● **Exercise 1**
In the rows below, repeat the lines from the one holding "How far is pixel" through the end of the rows, inclusive, word for word.

** Begin Provided text **

From: Greg Green (ggreen_at_cs.washington.edu)
Date: Tue Feb 10 2004 - 22:05:09 PST
This paper describes the VMS memory management. The VAX machines had
32 bit addresses. The VMS system partitioned the 32 bits into a 9 bit
offset, a 21 bit virtual page number, and the final 2 bits stating
whether the page is in one of 3 regions of address space. The regions
were P0, which grew up for a per-process address space, P1, which grew
down for a per-process address space, and System for addresses that
access the same physical memory location for every process.
Page tables are 32 bits per virtual page. The physical page frame
number is the lower 20 bits, the rest are used for various
flags. There is a page table for each process region. There is only 1
page table for the system region.
The memory management system was designed to meet the following
criteria: Had to run on small CPU's with small memories and slow
disks. There were 2 processes, the pager and the swapper. The pager
maintained 3 data structures, a resident set of pages, a free list of
pages, and a modified page list. The resident set had an upper and
lower bound of size that could be modified. The page removal algorithm
was per-process and first-in-first-out instead of least recently
used. This was mitigated by placing the removed page on the free
list. If the page was faulted again before being written to disk, it
was moved from the free-list back to the resident set which was a fast
operation. The modified pages were clustered together and written to
disk in as large of groups as allowed. This reduced the number of
I/O's required to place it into or remove them from swap.

** End Provided text **
** Begin Dataset extract **

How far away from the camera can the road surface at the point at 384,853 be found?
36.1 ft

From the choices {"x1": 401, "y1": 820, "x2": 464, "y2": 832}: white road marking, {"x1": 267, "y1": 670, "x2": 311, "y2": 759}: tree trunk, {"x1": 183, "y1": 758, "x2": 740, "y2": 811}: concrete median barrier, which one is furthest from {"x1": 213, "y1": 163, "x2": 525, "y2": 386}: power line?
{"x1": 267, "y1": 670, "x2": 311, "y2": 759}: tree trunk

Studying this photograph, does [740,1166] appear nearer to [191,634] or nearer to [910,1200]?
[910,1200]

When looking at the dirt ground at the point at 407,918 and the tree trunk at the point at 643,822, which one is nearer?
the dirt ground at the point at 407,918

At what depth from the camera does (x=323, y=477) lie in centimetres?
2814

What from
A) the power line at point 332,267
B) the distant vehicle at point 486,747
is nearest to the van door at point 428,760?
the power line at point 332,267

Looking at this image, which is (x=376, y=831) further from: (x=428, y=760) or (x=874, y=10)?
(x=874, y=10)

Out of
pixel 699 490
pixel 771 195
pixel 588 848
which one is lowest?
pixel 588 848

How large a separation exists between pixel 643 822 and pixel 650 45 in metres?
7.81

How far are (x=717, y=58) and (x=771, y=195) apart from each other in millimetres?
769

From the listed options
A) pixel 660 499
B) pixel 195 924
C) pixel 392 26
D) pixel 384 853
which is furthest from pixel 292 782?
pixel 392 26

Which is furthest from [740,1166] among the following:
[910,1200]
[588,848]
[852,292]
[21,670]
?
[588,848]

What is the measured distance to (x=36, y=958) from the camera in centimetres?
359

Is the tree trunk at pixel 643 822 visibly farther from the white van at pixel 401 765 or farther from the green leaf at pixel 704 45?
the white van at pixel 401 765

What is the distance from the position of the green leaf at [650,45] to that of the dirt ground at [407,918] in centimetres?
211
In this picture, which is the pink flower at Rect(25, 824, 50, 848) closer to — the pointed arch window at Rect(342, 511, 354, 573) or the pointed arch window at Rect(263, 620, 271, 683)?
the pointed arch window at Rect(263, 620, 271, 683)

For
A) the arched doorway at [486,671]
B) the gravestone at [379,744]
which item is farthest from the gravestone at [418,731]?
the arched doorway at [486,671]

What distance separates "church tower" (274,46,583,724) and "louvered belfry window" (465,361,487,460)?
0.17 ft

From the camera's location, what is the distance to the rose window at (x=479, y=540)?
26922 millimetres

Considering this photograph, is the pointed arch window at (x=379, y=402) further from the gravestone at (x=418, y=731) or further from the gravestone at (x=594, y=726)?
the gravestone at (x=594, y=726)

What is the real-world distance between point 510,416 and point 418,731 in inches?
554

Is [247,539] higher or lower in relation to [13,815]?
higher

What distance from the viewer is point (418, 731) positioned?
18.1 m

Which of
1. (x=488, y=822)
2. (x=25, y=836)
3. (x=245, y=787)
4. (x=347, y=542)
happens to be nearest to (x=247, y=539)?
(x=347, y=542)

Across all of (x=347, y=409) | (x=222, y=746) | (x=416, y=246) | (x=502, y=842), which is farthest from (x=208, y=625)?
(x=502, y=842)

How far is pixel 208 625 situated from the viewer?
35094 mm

** End Dataset extract **

● **Exercise 2**
Rewrite the VMS memory management text between "Date: Tue Feb" and "the system region.", inclusive, putting "real" in place of "physical".

● **Reply 1**
How far is pixel 208 625 situated from the viewer?
35094 mm

● **Reply 2**
Date: Tue Feb 10 2004 - 22:05:09 PST
This paper describes the VMS memory management. The VAX machines had
32 bit addresses. The VMS system partitioned the 32 bits into a 9 bit
offset, a 21 bit virtual page number, and the final 2 bits stating
whether the page is in one of 3 regions of address space. The regions
were P0, which grew up for a per-process address space, P1, which grew
down for a per-process address space, and System for addresses that
access the same real memory location for every process.
Page tables are 32 bits per virtual page. The real page frame
number is the lower 20 bits, the rest are used for various
flags. There is a page table for each process region. There is only 1
page table for the system region.